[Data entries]
▼▼▼

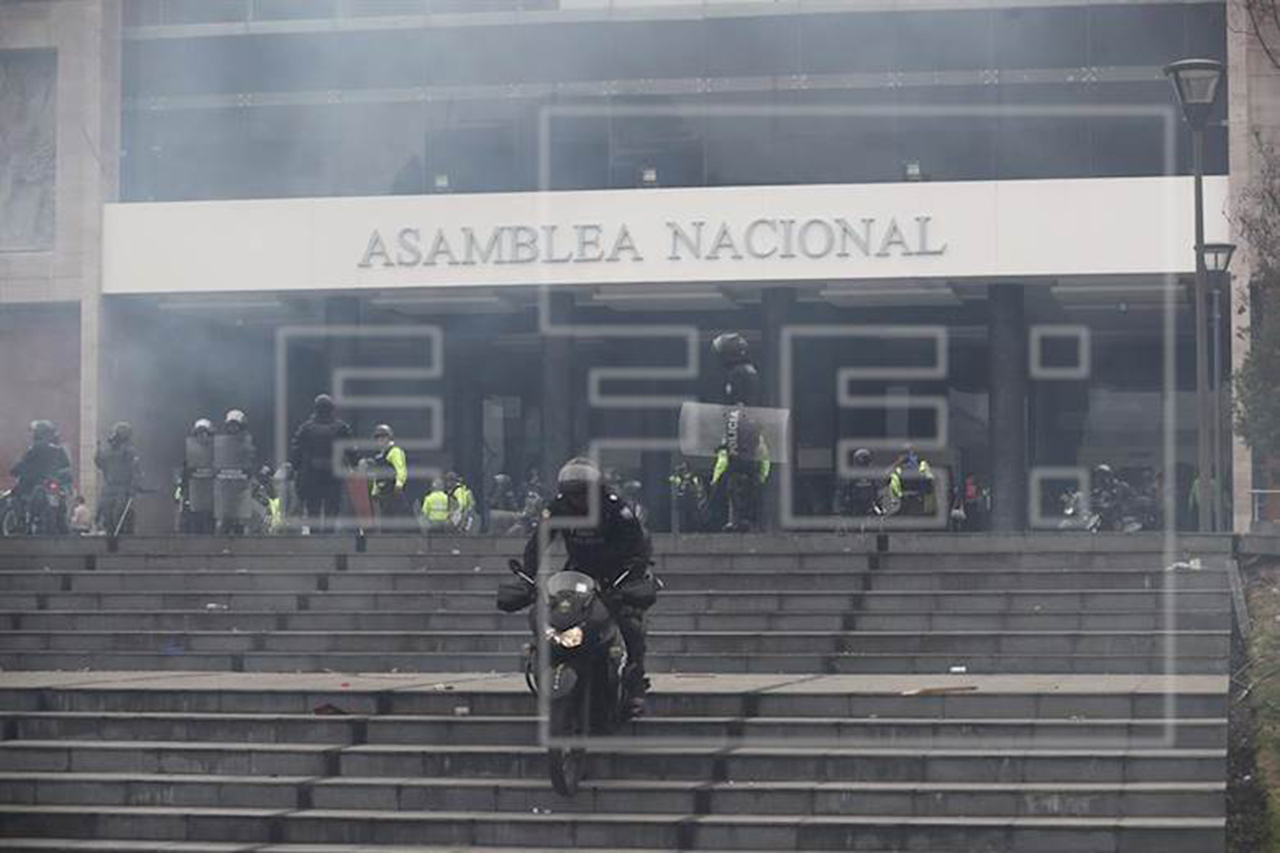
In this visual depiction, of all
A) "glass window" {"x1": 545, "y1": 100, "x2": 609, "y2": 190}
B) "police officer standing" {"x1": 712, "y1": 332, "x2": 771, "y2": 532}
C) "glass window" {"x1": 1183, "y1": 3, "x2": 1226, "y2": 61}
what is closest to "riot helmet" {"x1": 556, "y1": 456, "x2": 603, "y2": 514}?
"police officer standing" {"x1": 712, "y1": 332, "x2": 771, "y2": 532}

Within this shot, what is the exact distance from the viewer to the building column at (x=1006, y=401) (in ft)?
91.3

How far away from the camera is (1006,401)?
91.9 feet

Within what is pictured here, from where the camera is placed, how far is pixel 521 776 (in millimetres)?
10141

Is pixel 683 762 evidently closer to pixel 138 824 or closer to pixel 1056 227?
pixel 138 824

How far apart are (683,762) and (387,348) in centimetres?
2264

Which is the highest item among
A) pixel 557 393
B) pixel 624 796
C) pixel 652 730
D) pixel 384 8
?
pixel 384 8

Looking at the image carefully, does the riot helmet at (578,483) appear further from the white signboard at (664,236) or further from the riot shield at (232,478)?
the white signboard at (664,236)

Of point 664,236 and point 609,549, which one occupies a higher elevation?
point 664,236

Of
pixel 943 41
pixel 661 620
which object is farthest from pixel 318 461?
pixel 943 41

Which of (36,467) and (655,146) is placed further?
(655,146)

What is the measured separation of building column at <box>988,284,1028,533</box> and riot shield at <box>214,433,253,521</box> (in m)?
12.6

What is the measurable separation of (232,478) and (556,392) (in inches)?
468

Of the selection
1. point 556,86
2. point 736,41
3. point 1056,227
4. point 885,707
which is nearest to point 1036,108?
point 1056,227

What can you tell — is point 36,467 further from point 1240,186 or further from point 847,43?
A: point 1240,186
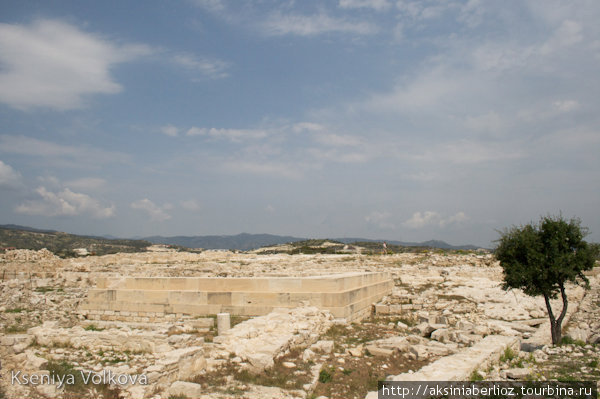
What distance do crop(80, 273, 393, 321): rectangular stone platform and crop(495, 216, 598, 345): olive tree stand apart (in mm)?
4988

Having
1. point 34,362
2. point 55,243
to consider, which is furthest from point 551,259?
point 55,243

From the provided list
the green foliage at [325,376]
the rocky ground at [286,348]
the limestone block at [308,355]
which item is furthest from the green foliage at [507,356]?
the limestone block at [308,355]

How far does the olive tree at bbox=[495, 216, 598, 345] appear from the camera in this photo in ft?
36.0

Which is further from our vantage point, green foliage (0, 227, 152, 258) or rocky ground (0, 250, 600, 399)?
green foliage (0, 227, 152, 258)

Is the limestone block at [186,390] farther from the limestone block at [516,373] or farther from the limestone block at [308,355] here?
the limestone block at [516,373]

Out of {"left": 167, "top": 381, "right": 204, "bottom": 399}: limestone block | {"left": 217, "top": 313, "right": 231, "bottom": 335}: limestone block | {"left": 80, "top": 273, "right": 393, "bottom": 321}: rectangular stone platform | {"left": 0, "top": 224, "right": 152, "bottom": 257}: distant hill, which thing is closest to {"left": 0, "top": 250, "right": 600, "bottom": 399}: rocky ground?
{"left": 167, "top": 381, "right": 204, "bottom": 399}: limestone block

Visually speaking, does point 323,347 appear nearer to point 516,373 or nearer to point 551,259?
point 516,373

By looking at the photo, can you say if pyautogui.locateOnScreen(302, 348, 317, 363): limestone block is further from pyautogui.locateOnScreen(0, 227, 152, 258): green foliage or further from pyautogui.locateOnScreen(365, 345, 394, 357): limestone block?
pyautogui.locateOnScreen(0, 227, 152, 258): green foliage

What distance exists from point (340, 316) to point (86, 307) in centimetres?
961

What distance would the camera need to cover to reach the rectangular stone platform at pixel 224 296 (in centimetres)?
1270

▲▲▲

#### [Goal of the exercise]
Please rewrite all the rows above, substituting "protective helmet" for every "riot helmet" and leaving everything else unchanged. Leave the pictures out of your answer.

#### [Complete answer]
In this visual depiction, of all
A) "glass window" {"x1": 545, "y1": 100, "x2": 609, "y2": 190}
B) "police officer standing" {"x1": 712, "y1": 332, "x2": 771, "y2": 532}
C) "glass window" {"x1": 1183, "y1": 3, "x2": 1226, "y2": 61}
what is closest to "protective helmet" {"x1": 556, "y1": 456, "x2": 603, "y2": 514}?
"police officer standing" {"x1": 712, "y1": 332, "x2": 771, "y2": 532}

Within this shot, what is the exact distance from the viewer to the building column at (x=1006, y=401) (in ft)?
91.3

How far away from the camera is (1006,401)?
91.9 feet

Within what is pictured here, from where the camera is placed, how far is pixel 521 776 (in millimetres)?
10141

Is pixel 683 762 evidently closer to pixel 138 824 or closer to pixel 1056 227?
pixel 138 824

How far apart are (683,762) and (387,348) in centimetres?
2264

Which is the highest item among
A) pixel 557 393
B) pixel 624 796
C) pixel 652 730
D) pixel 384 8
?
pixel 384 8

Looking at the image carefully, does the protective helmet at (578,483) appear further from the white signboard at (664,236) or further from the riot shield at (232,478)?
the white signboard at (664,236)

Of point 664,236 and point 609,549, which one occupies a higher elevation?
point 664,236

Of
pixel 943 41
pixel 661 620
which object is farthest from pixel 318 461?
pixel 943 41

Which of (36,467) and (655,146) is placed further?
(655,146)

What is the measured separation of building column at <box>988,284,1028,533</box> and riot shield at <box>214,433,253,521</box> (in m)?
12.6

What is the measurable separation of (232,478) and (556,392) (in inches)?
468

Of the selection
1. point 556,86
2. point 736,41
3. point 1056,227
4. point 885,707
which is nearest to point 1036,108?
point 1056,227

What can you tell — is point 36,467 further from point 1240,186 or further from point 847,43?
A: point 1240,186
What distance do crop(80, 273, 393, 321): rectangular stone platform and crop(495, 216, 598, 345): olive tree stand apart (in mm)?
4988

Having
1. point 34,362
2. point 55,243
to consider, which is furthest from point 551,259?
point 55,243

From the provided list
the green foliage at [325,376]
the rocky ground at [286,348]
the limestone block at [308,355]
which item is furthest from the green foliage at [507,356]?
the limestone block at [308,355]

How far does the olive tree at bbox=[495, 216, 598, 345] appear from the camera in this photo in ft?
36.0

Which is further from our vantage point, green foliage (0, 227, 152, 258) or rocky ground (0, 250, 600, 399)?
green foliage (0, 227, 152, 258)

Is the limestone block at [186,390] farther from the limestone block at [516,373] or farther from the limestone block at [308,355] here?
the limestone block at [516,373]

Out of {"left": 167, "top": 381, "right": 204, "bottom": 399}: limestone block | {"left": 217, "top": 313, "right": 231, "bottom": 335}: limestone block | {"left": 80, "top": 273, "right": 393, "bottom": 321}: rectangular stone platform | {"left": 0, "top": 224, "right": 152, "bottom": 257}: distant hill, which thing is closest to {"left": 0, "top": 250, "right": 600, "bottom": 399}: rocky ground?
{"left": 167, "top": 381, "right": 204, "bottom": 399}: limestone block

Visually speaking, does point 323,347 appear nearer to point 516,373 or nearer to point 551,259?
point 516,373

By looking at the photo, can you say if pyautogui.locateOnScreen(302, 348, 317, 363): limestone block is further from pyautogui.locateOnScreen(0, 227, 152, 258): green foliage or further from pyautogui.locateOnScreen(365, 345, 394, 357): limestone block?
pyautogui.locateOnScreen(0, 227, 152, 258): green foliage

What distance exists from point (340, 316) to point (86, 307) in centimetres?
961

What distance would the camera need to cover to reach the rectangular stone platform at pixel 224 296 (in centimetres)?
1270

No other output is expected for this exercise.